▶ **Given entries**
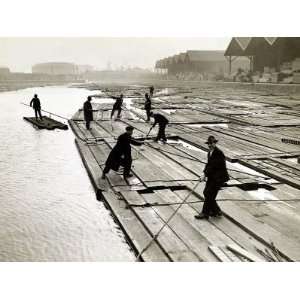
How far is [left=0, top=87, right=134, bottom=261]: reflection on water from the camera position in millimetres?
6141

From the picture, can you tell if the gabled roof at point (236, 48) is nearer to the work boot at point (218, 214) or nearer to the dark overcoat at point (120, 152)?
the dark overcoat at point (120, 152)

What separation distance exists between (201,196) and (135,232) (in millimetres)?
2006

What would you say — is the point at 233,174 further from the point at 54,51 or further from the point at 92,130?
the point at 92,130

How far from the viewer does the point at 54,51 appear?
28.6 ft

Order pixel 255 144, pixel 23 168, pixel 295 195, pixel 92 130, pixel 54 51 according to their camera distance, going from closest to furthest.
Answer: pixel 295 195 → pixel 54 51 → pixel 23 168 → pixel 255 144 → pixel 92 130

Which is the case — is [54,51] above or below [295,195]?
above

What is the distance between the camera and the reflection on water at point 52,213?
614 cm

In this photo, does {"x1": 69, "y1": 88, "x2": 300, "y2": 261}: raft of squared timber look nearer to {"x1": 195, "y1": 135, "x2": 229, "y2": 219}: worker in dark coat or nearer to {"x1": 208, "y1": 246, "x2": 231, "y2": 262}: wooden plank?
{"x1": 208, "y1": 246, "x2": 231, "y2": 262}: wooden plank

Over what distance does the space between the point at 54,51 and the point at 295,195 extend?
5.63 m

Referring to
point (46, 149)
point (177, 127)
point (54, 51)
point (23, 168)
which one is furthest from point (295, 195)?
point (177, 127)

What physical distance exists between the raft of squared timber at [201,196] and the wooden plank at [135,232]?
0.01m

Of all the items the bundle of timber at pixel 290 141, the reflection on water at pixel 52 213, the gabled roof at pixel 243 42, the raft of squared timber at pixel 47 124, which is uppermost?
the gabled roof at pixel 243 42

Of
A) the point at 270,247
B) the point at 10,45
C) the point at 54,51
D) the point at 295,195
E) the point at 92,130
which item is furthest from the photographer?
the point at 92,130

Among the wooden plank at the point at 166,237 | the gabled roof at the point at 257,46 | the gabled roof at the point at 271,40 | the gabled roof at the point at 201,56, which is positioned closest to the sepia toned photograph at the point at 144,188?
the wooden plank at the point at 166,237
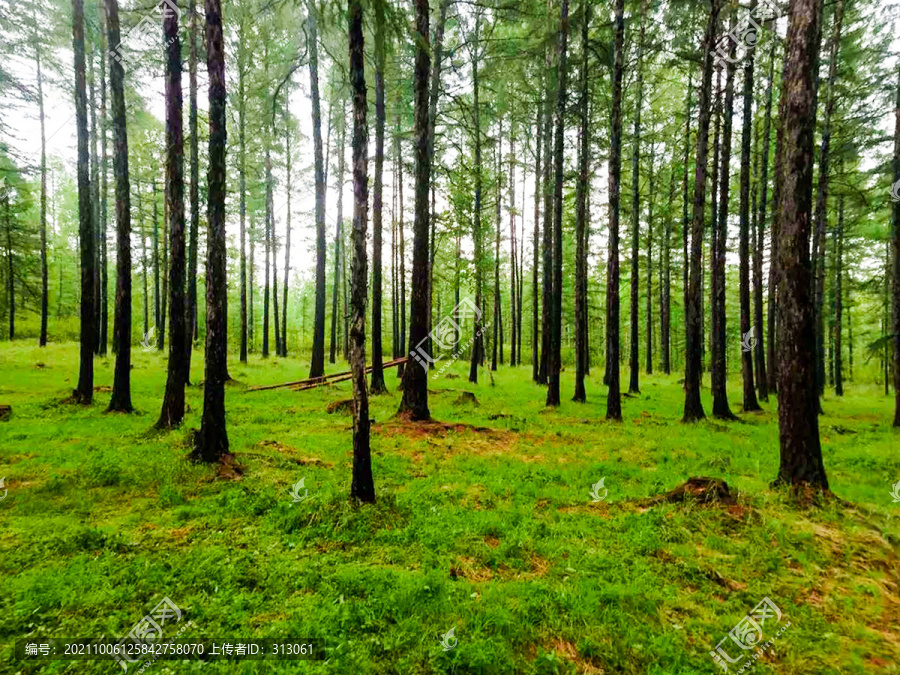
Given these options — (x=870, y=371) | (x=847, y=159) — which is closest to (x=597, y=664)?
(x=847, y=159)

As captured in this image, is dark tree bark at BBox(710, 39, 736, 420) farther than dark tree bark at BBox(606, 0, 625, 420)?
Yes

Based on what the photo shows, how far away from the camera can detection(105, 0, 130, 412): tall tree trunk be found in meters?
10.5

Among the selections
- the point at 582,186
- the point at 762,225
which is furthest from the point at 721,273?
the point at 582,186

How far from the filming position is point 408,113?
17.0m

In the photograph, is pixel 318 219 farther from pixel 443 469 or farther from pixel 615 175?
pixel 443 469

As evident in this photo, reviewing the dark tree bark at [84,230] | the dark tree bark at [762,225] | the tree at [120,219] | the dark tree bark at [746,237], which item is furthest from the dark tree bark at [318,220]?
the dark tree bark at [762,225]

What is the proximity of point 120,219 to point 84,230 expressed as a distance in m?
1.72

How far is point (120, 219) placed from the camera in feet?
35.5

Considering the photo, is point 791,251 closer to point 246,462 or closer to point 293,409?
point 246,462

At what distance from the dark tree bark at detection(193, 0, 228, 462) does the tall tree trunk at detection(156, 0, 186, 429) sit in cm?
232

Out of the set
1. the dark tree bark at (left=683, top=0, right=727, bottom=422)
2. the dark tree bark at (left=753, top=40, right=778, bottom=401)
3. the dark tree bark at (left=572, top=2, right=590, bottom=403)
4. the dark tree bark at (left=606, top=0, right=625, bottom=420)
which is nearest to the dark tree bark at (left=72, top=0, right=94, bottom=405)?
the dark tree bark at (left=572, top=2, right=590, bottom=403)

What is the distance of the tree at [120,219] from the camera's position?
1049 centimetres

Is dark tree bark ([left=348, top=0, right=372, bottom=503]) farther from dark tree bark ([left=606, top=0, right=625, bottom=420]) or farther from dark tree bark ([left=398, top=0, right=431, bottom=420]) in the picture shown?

▶ **Task instructions**
Leave out the pictures and output every record above precisely as given.

▶ **The answer**
How far is [left=0, top=87, right=134, bottom=261]: reflection on water from the camera position in millimetres?
6141

From the picture, can you tell if the gabled roof at point (236, 48) is nearer to the work boot at point (218, 214) or nearer to the dark overcoat at point (120, 152)?
the dark overcoat at point (120, 152)

What separation distance exists between (201,196) and (135,232) (in millimetres)?
2006

What would you say — is the point at 233,174 further from the point at 54,51 or further from the point at 92,130?
the point at 92,130

How far from the viewer does the point at 54,51 appear?
28.6 ft

Order pixel 255 144, pixel 23 168, pixel 295 195, pixel 92 130, pixel 54 51 according to their camera distance, going from closest to furthest.
Answer: pixel 295 195 → pixel 54 51 → pixel 23 168 → pixel 255 144 → pixel 92 130

Which is the case — is [54,51] above or below [295,195]?
above

What is the distance between the camera and the reflection on water at point 52,213?
614 cm

In this photo, does {"x1": 69, "y1": 88, "x2": 300, "y2": 261}: raft of squared timber look nearer to {"x1": 195, "y1": 135, "x2": 229, "y2": 219}: worker in dark coat or nearer to {"x1": 208, "y1": 246, "x2": 231, "y2": 262}: wooden plank?
{"x1": 208, "y1": 246, "x2": 231, "y2": 262}: wooden plank

Over what distance does the space between the point at 54,51 and the point at 295,195 extend?
5.63 m

Referring to
point (46, 149)
point (177, 127)
point (54, 51)
point (23, 168)
which one is furthest from point (295, 195)?
point (177, 127)

What physical distance exists between the raft of squared timber at [201,196] and the wooden plank at [135,232]?
0.01m

Of all the items the bundle of timber at pixel 290 141, the reflection on water at pixel 52 213, the gabled roof at pixel 243 42, the raft of squared timber at pixel 47 124, which is uppermost?
the gabled roof at pixel 243 42

Of
A) the point at 270,247
B) the point at 10,45
C) the point at 54,51
D) the point at 295,195
E) the point at 92,130
which item is furthest from the photographer?
the point at 92,130

Among the wooden plank at the point at 166,237 | the gabled roof at the point at 257,46 | the gabled roof at the point at 271,40 | the gabled roof at the point at 201,56, which is positioned closest to the sepia toned photograph at the point at 144,188?
the wooden plank at the point at 166,237
Given these options — (x=870, y=371) | (x=847, y=159) — which is closest to (x=597, y=664)?
(x=847, y=159)

As captured in this image, is dark tree bark at BBox(710, 39, 736, 420) farther than dark tree bark at BBox(606, 0, 625, 420)?
Yes

Based on what the photo shows, how far away from the camera can detection(105, 0, 130, 412): tall tree trunk be found in meters?
10.5

Among the selections
- the point at 582,186
- the point at 762,225
which is furthest from the point at 721,273?
the point at 582,186

How far from the filming position is point 408,113?
17.0m

In the photograph, is pixel 318 219 farther from pixel 443 469 or farther from pixel 615 175?
pixel 443 469

As evident in this photo, reviewing the dark tree bark at [84,230] | the dark tree bark at [762,225] | the tree at [120,219] | the dark tree bark at [746,237], which item is furthest from the dark tree bark at [318,220]?
the dark tree bark at [762,225]

What is the proximity of point 120,219 to point 84,230 expressed as a distance in m?
1.72

How far is point (120, 219) placed from the camera in feet?
35.5

Considering the photo, is point 791,251 closer to point 246,462 or closer to point 293,409?
point 246,462

At what distance from the dark tree bark at detection(193, 0, 228, 462) does the tall tree trunk at detection(156, 0, 186, 429) sit in cm?
232

Out of the set
1. the dark tree bark at (left=683, top=0, right=727, bottom=422)
2. the dark tree bark at (left=753, top=40, right=778, bottom=401)
3. the dark tree bark at (left=572, top=2, right=590, bottom=403)
4. the dark tree bark at (left=606, top=0, right=625, bottom=420)
which is nearest to the dark tree bark at (left=72, top=0, right=94, bottom=405)?
the dark tree bark at (left=572, top=2, right=590, bottom=403)

What is the distance of the tree at [120,219] from the camera's position?
1049 centimetres

Is dark tree bark ([left=348, top=0, right=372, bottom=503]) farther from dark tree bark ([left=606, top=0, right=625, bottom=420]) or farther from dark tree bark ([left=398, top=0, right=431, bottom=420]) in the picture shown?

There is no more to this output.